How to build an MCP server
Expose a system to AI agents through a [Model Context Protocol](/mcp) server — with tools an agent can actually use well, credentials it cannot leak, and logging that tells you what it did.
Before you start
- A target system with an API or library you can call, and a credential scoped for the access you intend to expose
- A development machine with Python or Node.js — the two SDKs with the deepest support
- An MCP client to test against (Claude Desktop, Claude Code, Cursor, or VS Code all speak the protocol)
Steps
- 1
Decide what the server exposes — as verbs, not endpoints
List the five to ten things an agent should be able to do with your system, phrased as actions: search_invoices, create_ticket, get_customer. Resist mirroring your REST API one-to-one — an agent choosing between forty thinly-described endpoints performs worse than one choosing between eight purposeful tools, and every tool you expose is permission surface you now own. Start with reads; add writes once the reads behave.
- 2
Scaffold with an official SDK
Use the official Python or TypeScript SDK rather than implementing the protocol by hand — the specification at modelcontextprotocol.io covers the wire format, but the SDKs handle sessions, capability negotiation, and transport so your code is mostly tool definitions. A minimal server is a few dozen lines: define tools, give each a name, description, and input schema, and register handlers.
- 3
Write tool descriptions as the interface they are
The model reads your tool names, descriptions, and parameter schemas to decide what to call and how — they are an API contract with a non-deterministic consumer. State what each tool does, when to use it, and what it returns; constrain parameters with enums and formats rather than prose; and say what the tool must NOT be used for when misuse is plausible. A vague description is a bug that manifests as the agent calling the wrong tool.
- 4
Keep credentials on the server side
The server holds the credential for the target system; the client and the model never see it. Scope that credential to exactly what the tools do — a read-only server gets a read-only key. If the server will act on behalf of different users, resolve the user's own authorisation per session instead of wielding one god-token for everyone; the audit trail downstream should distinguish who the agent was working for.
- 5
Choose the transport for where it will run
stdio runs the server as a local child process of the client — right for personal and development use, and the default most examples assume. Streamable HTTP makes it a network service multiple agents can reach — which is the moment it needs real authentication (OAuth is the spec's answer), TLS, and the threat model of any other exposed service. Build local-first, but decide before anyone else depends on it which deployment you are actually supporting.
- 6
Test with a real client, then try to break it
Wire the server into an MCP client and watch an agent use it on real tasks — the MCP Inspector tool lets you exercise tools directly when you need to isolate behaviour. Then probe the failure modes: malformed parameters, gigantic results, the model calling tools in an order you did not anticipate. How the server fails matters as much as how it works; an error message that explains itself gets corrected by the agent, a stack trace gets retried forever.
- 7
Log every invocation and register the server
Record each tool call — which tool, which parameters, which session, what was returned — because your server is now part of an agent's audit story and will be asked questions during someone else's incident. Then register it wherever your organisation tracks agent infrastructure: owner, target system, credential scope, deployment. An MCP server nobody knows about is shadow infrastructure with a credential inside.
Common pitfalls
- Mirroring the API instead of designing tools. Forty endpoint-shaped tools maximise both the agent's confusion and your permission surface; the work is in choosing the eight that matter.

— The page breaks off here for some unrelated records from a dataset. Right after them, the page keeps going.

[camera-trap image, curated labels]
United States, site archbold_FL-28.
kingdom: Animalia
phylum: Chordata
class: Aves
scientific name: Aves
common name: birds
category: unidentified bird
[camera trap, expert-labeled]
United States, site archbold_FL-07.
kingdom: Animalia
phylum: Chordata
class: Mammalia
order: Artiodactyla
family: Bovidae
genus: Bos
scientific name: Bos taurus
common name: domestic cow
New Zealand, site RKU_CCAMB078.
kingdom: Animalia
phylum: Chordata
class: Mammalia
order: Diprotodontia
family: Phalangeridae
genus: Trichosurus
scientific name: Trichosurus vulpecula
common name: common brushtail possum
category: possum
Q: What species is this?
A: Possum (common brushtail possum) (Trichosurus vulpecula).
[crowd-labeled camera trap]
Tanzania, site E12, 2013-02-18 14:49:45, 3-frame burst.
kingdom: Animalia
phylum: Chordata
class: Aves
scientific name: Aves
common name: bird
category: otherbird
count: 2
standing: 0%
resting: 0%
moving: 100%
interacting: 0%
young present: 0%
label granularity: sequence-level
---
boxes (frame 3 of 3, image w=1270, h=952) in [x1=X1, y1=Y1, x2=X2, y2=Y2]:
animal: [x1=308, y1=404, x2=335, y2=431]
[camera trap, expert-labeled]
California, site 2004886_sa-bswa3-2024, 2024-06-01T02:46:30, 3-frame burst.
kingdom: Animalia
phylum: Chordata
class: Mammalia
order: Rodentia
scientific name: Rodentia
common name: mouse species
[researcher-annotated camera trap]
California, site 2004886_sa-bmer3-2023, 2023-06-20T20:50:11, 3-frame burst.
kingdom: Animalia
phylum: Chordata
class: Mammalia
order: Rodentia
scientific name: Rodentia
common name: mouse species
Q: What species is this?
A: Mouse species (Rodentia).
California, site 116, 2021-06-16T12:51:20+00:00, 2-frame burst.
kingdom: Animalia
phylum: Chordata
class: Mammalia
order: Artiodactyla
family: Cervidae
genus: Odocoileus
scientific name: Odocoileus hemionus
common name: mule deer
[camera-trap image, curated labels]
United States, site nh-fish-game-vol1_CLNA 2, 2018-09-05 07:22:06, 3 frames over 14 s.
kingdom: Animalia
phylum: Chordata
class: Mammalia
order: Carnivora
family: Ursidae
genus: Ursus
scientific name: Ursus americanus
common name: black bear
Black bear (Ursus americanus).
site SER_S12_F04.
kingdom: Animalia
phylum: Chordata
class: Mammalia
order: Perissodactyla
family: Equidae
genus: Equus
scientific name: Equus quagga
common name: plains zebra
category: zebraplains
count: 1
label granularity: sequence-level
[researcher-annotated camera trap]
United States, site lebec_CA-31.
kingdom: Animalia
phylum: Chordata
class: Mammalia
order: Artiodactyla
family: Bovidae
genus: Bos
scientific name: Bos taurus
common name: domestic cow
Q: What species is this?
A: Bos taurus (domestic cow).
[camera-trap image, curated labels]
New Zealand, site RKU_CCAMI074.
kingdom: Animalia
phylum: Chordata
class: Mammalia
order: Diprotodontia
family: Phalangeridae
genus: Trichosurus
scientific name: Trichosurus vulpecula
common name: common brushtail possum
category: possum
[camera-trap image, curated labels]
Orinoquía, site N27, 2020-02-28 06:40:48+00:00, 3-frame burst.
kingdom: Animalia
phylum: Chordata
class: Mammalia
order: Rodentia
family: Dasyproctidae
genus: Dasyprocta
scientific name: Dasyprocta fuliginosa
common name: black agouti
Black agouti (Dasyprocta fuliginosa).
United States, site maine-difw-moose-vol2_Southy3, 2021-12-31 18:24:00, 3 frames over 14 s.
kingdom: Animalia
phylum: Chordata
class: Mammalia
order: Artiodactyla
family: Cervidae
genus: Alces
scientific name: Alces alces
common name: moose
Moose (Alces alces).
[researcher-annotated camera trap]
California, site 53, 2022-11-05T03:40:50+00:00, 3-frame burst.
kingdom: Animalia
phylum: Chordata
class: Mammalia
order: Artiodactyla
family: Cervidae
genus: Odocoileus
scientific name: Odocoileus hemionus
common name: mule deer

- Fat tools that do everything via a mode parameter — they defeat permission scoping, because you can no longer grant the safe half without the dangerous half.
- Treating descriptions as documentation rather than interface. The model acts on what the description says; nobody reviews it after the demo works, and behaviour drifts when it is wrong.
- Assuming stdio forever. The jump from local child process to shared HTTP service changes the threat model completely, and it tends to happen by enthusiasm rather than decision.
- Returning raw, unbounded results. A 50,000-row query result blows the agent's context and your token bill; cap, paginate, and summarise on the server side.